Work required → The records are to be repeated in full. Every line must match.

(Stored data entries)
————————
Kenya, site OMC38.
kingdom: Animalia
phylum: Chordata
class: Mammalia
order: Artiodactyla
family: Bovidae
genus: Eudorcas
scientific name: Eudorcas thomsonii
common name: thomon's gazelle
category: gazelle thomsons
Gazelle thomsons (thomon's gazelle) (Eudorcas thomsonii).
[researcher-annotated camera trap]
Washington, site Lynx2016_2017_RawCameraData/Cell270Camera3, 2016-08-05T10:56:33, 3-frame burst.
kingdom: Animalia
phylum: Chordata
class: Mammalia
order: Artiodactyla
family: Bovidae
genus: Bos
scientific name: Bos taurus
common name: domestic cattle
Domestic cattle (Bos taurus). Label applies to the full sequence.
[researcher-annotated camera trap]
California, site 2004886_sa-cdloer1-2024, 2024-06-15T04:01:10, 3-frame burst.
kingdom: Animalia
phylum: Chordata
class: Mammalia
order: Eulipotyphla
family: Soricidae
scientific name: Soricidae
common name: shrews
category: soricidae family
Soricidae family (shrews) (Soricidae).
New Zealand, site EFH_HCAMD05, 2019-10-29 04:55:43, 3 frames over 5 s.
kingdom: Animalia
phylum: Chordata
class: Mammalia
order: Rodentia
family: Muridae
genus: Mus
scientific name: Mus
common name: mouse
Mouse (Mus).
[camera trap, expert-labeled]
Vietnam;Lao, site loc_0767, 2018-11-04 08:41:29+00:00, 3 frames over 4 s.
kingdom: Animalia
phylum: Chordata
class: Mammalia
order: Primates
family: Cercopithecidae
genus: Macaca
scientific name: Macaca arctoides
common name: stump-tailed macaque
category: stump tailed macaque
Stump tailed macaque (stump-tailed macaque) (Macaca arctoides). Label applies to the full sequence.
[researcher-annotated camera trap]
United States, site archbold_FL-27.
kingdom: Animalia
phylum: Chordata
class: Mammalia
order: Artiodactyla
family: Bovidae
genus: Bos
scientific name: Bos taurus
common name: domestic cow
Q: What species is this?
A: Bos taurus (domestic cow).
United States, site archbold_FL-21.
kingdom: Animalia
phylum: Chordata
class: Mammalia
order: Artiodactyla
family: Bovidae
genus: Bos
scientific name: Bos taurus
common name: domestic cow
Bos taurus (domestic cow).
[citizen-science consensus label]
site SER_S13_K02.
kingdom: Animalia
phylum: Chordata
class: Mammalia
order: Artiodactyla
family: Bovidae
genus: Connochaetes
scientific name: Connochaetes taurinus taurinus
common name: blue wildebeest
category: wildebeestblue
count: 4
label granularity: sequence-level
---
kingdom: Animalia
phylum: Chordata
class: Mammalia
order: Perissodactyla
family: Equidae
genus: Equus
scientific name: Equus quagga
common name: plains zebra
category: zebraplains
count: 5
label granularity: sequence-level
————————
Answer box →
Kenya, site OMC38.
kingdom: Animalia
phylum: Chordata
class: Mammalia
order: Artiodactyla
family: Bovidae
genus: Eudorcas
scientific name: Eudorcas thomsonii
common name: thomon's gazelle
category: gazelle thomsons
Gazelle thomsons (thomon's gazelle) (Eudorcas thomsonii).
[researcher-annotated camera trap]
Washington, site Lynx2016_2017_RawCameraData/Cell270Camera3, 2016-08-05T10:56:33, 3-frame burst.
kingdom: Animalia
phylum: Chordata
class: Mammalia
order: Artiodactyla
family: Bovidae
genus: Bos
scientific name: Bos taurus
common name: domestic cattle
Domestic cattle (Bos taurus). Label applies to the full sequence.
[researcher-annotated camera trap]
California, site 2004886_sa-cdloer1-2024, 2024-06-15T04:01:10, 3-frame burst.
kingdom: Animalia
phylum: Chordata
class: Mammalia
order: Eulipotyphla
family: Soricidae
scientific name: Soricidae
common name: shrews
category: soricidae family
Soricidae family (shrews) (Soricidae).
New Zealand, site EFH_HCAMD05, 2019-10-29 04:55:43, 3 frames over 5 s.
kingdom: Animalia
phylum: Chordata
class: Mammalia
order: Rodentia
family: Muridae
genus: Mus
scientific name: Mus
common name: mouse
Mouse (Mus).
[camera trap, expert-labeled]
Vietnam;Lao, site loc_0767, 2018-11-04 08:41:29+00:00, 3 frames over 4 s.
kingdom: Animalia
phylum: Chordata
class: Mammalia
order: Primates
family: Cercopithecidae
genus: Macaca
scientific name: Macaca arctoides
common name: stump-tailed macaque
category: stump tailed macaque
Stump tailed macaque (stump-tailed macaque) (Macaca arctoides). Label applies to the full sequence.
[researcher-annotated camera trap]
United States, site archbold_FL-27.
kingdom: Animalia
phylum: Chordata
class: Mammalia
order: Artiodactyla
family: Bovidae
genus: Bos
scientific name: Bos taurus
common name: domestic cow
Q: What species is this?
A: Bos taurus (domestic cow).
United States, site archbold_FL-21.
kingdom: Animalia
phylum: Chordata
class: Mammalia
order: Artiodactyla
family: Bovidae
genus: Bos
scientific name: Bos taurus
common name: domestic cow
Bos taurus (domestic cow).
[citizen-science consensus label]
site SER_S13_K02.
kingdom: Animalia
phylum: Chordata
class: Mammalia
order: Artiodactyla
family: Bovidae
genus: Connochaetes
scientific name: Connochaetes taurinus taurinus
common name: blue wildebeest
category: wildebeestblue
count: 4
label granularity: sequence-level
---
kingdom: Animalia
phylum: Chordata
class: Mammalia
order: Perissodactyla
family: Equidae
genus: Equus
scientific name: Equus quagga
common name: plains zebra
category: zebraplains
count: 5
label granularity: sequence-level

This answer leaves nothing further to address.